Peacers is a record focused on vibes and slightly unsettling, insidious grooves. A spaced out, slightly out there feeling permeates songs, like the beguiling mantra-ish opener At The Milkshake Hop, or the squalling feedback of the sprawling Syd Barret like psych reverie of Mary Jane/Glorious Sunrise.
The increasingly experimental nature of Donovan’s work is present here as Peacers indulge in whimsical psych rock fantasies, like the languid to the point of being almost comatose Leicester Bride. Part of the charm of Peacers lies in the sound of the album. Peacers certainly make ostensibly rock music but it’s rock music with a softness and lightness to it. Nothing here is overpowering or overwrought. At times, this is a negative as Donovan’s flights of musical fancy flicker like moths drawn to light before fluttering away harmlessly; however, mostly it gives Peacers a warm sound that is welcoming and supremely satisfying.
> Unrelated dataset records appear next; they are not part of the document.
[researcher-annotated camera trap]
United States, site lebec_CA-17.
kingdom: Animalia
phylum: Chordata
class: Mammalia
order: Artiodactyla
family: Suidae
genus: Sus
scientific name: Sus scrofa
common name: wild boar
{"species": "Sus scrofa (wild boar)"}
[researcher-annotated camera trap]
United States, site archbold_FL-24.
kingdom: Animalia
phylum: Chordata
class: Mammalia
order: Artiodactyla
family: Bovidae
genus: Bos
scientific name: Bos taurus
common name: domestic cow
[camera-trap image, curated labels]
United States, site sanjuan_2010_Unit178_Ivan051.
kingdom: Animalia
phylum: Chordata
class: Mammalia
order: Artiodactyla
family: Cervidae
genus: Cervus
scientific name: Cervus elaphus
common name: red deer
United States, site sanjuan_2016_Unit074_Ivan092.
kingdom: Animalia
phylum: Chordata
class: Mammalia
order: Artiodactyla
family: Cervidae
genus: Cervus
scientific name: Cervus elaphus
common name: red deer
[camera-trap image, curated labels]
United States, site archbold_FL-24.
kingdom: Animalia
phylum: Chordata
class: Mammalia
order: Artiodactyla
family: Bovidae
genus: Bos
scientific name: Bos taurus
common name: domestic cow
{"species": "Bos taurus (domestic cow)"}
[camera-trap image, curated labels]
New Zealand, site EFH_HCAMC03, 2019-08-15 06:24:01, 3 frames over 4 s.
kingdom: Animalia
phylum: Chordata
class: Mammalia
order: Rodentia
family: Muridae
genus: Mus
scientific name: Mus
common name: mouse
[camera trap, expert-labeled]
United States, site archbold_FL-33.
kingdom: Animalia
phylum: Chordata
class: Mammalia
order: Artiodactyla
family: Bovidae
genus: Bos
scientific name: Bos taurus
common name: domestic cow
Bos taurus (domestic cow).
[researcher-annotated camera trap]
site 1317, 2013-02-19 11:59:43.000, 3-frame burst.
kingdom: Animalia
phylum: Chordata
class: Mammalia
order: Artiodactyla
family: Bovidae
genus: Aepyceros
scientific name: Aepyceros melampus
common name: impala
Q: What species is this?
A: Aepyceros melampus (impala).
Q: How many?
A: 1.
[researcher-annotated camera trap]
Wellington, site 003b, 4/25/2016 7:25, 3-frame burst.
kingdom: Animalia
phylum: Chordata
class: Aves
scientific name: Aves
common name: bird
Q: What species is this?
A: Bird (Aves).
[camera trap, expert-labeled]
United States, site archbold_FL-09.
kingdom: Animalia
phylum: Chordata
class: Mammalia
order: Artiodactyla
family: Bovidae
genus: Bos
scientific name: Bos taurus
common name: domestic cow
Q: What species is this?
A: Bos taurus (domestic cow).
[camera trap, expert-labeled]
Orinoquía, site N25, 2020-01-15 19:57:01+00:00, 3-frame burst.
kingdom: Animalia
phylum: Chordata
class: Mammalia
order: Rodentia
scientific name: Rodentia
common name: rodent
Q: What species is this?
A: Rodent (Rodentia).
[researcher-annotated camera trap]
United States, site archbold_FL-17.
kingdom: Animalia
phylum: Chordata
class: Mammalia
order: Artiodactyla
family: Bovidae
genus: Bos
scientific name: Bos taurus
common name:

Befitting of a serial collaborator like Mike Donovan, Peacers is not just a solo project. The album was produced by fellow San Francisco musician and arguably the busiest man in rock Ty Segall. As well as production, Segall also recorded most of the rhythm tracks, which are deft and unobtrusive. Segall is a man who perfectly understands idiosyncratic rock and provides a fine foil to Donovan’s creative spirit.
While Peacers can be hard to get a handle on, in its most straightforward moments there is a pleasing classic rock sound to the more upbeat tracks. R.J.D (Salem) rattles along on a gentle swinging garage groove while Laze It is a pristine piece of power pop. As the album progresses, things get a little more expansive, culminating in the guitar soloing of the wonderful Blume. Peacers’ rock sound is steeped in the late ’60s/early ’70s, but it certainly doesn’t sound like witless revivalism. Instead, it’s a refreshing change to hear a band that sounds like it could be effortlessly at home on The Old Grey Whistle Test.
Peacers’ music is a product of outsiderdom and the curious enclave of like-minded musicians in San Francisco who have forged their own path through the more interesting and diverting avenues of garage rock. It’s a promising debut from a musician spreading his wings and continuing to create his own little subculture, one informed by the past but brightening up the future.